Tras una pausa, Lizzie abrió la puerta. Fingiendo estar medio dormida, preguntó:

—¿Qué demonios quieres a esta hora?

—El sheriff está buscando a una fugitiva.

Lizzie abrió la puerta de par en par.

—Bueno, pues yo aquí no tengo ninguna.

Mack echó un vistazo a la estancia y se preguntó dónde estaría escondida Peg.

—¿Puedo entrar un momento? —dijo Barton.

En los ojos de Lizzie se encendió un destello casi imperceptible de temor. Mack temió que Barton se hubiera dado cuenta. Lizzie se encogió de hombros con fingida indiferencia.

—Como quiera —dijo.

Ambos hombres entraron en la habitación un poco cohibidos.

Lizzie dejó que se le abriera un poco la bata como por casualidad y Mack no pudo por menos que observar cómo el camisón le moldeaba los redondos pechos. Los dos hombres reaccionaron de la misma manera. Lizzie clavó los ojos en los del sheriff y éste apartó la mirada, turbado. Lizzie les estaba haciendo sentirse deliberadamente incómodos para que se dieran prisa.

El sheriff se agachó al suelo para mirar debajo de la cama mientras su ayudante abría un armario. Lizzie se sentó en la cama. Con un apresurado gesto de la mano, tomó una esquina de la colcha y tiró de ella. Durante una décima de segundo, Mack vio un sucio y pequeño pie antes de que la colcha volviera a cubrirlo.

Peg estaba en la cama.

Estaba tan delgada que apenas se veía el bulto bajo las revueltas sábanas.

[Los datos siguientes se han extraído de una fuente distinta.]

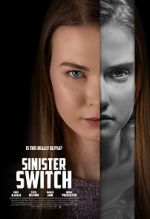 Watch Sinister Switch Vumoo
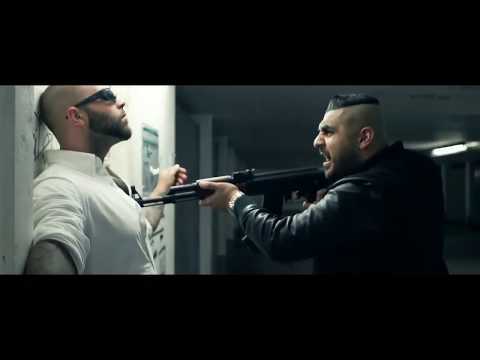 OLEXESH feat. KURDO ❌JOGGINGHOSE❌ [Prod.SANTO][NEU 2018][unOfficial HD]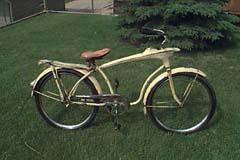 1938 Elgin Bluebird 1.jpg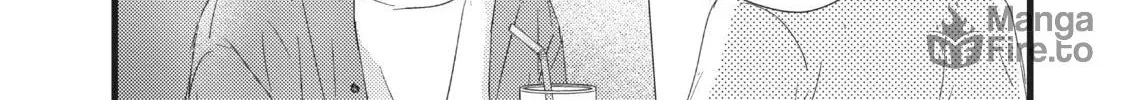 Read Cinderella Closet chapter 21 image 35 on Lezhin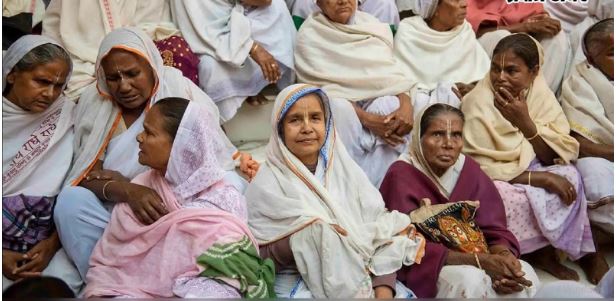पश्चिम बंगाल सरकार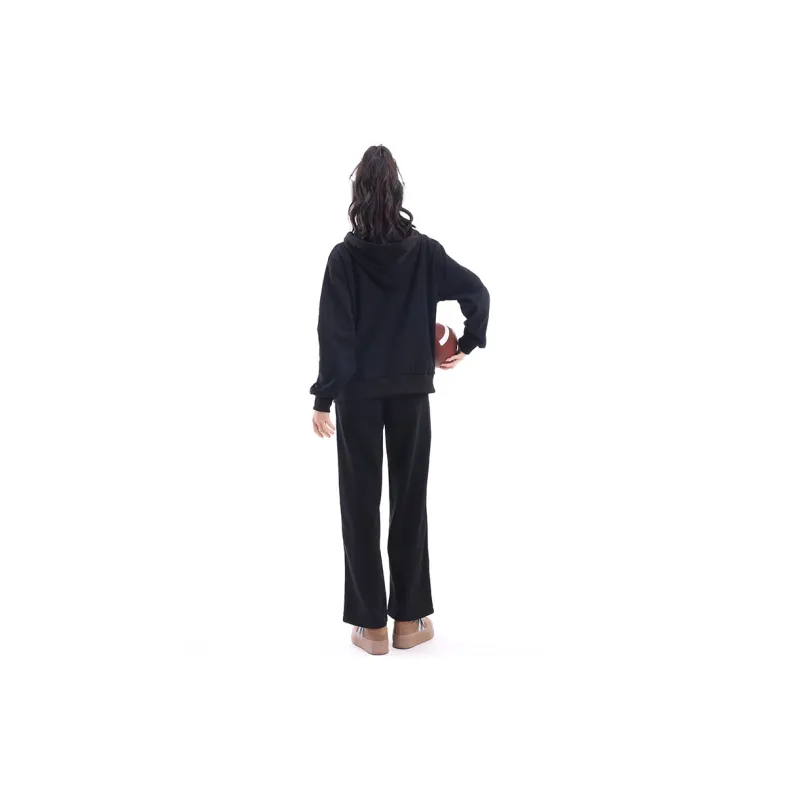 BVODE Casual Suits Women's-2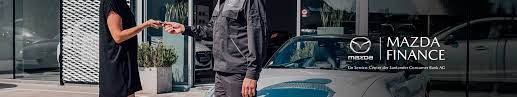 Mehr zu bank und sparkasse in köln. Mazda Finance Unsere Aktuellen Angebote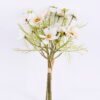 Artificial Flower 21*35CM Coreopsis Bouquet*3 GS-58820012-W1
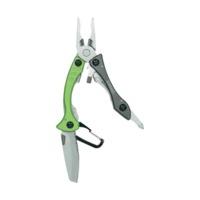 gerber crucial green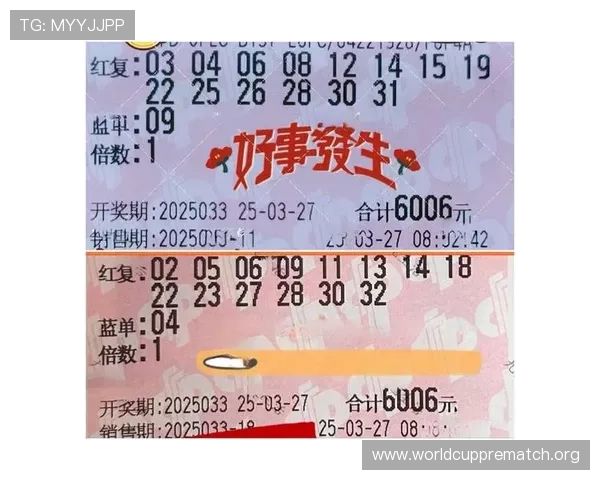 BC体育APP滚球玩法详解让你快速上手多样投注方式满足不同玩家需求 BC体育APP滚球玩法详解让你快速上手多样投注方式满足不同玩家需求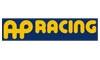 AP Racing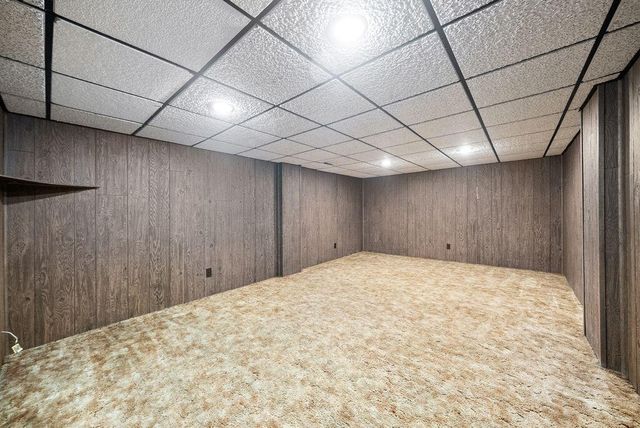 2256 Presley Drive, Grove City, OH 43123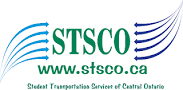 STSCO's Winter Newsletter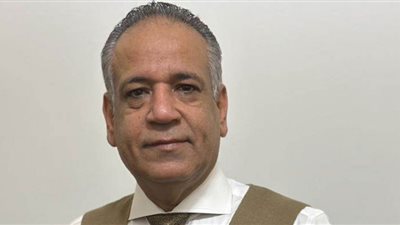 القمة الأفريقية الأمريكية تفتح أسواقًا جديدة للاستثمار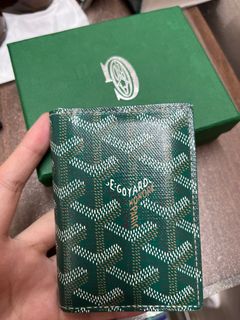 （分類：）位於 。 由 yoisme28 提交（商品編號 1280860407，圖片 1）。簡介： 。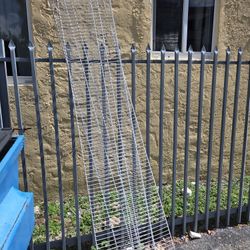 Closet Organizer Reels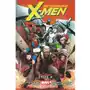 Życie X. Astonishing X-Men. Tom 1 Sklep on-line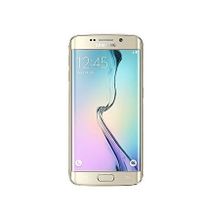 Samsung Galaxy S6 Edge plus- 5.7
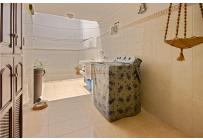 Casas, Venta, Ciudad Jardín - $1.150.000.000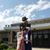 Kristin Johnson's profile image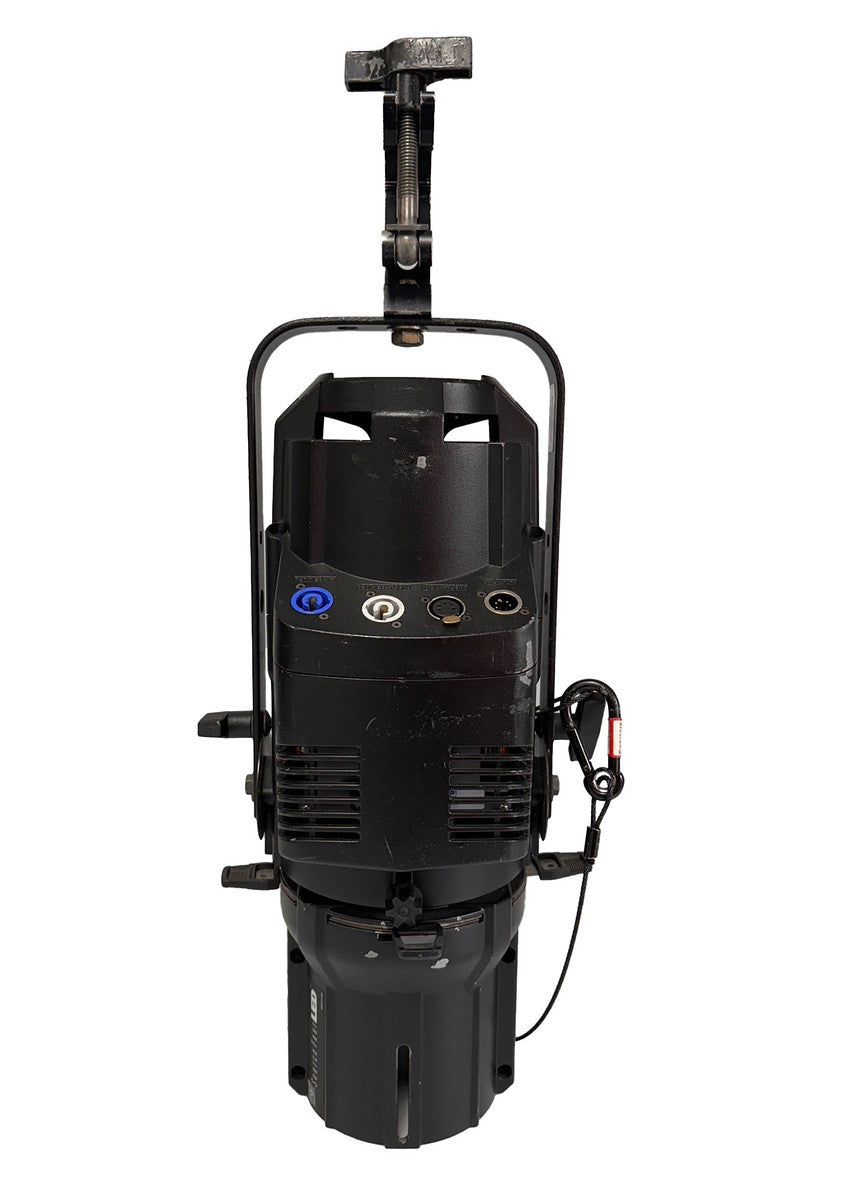 Lustr 2 ETC Source Four LED Leko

El sheriff abrió un arcón y el otro hombre miró detrás de un biombo. No había muchos lugares donde registrar. ¿Apartarían la ropa de la cama?

La misma pregunta se le debió de ocurrir a Lizzie, pues ésta le dijo al sheriff mientras se acostaba de nuevo en la cama:

—Bueno, pues, si ya han terminado, yo me vuelvo a dormir.

Barton estudió a Lizzie con el ceño fruncido. ¿Tendría la osadía de pedirle a Lizzie que se volviera a levantar? En realidad, no creía que el señor y la señora de la casa ocultaran a una asesina… estaba efectuando el registro simplemente para asegurarse. Tras vacilar un instante, el sheriff dijo:

—Muchas gracias, señora Jamisson. Siento haber turbado su descanso. Ahora iremos a registrar las cabañas de los esclavos.

Mack experimentó una flojera de alivio y les abrió la puerta, procurando disimular su emoción.

—Buena suerte —les dijo Lizzie—. Ah, sheriff… cuando hayan terminado su trabajo, ¡traiga a sus hombres aquí a la casa para desayunar!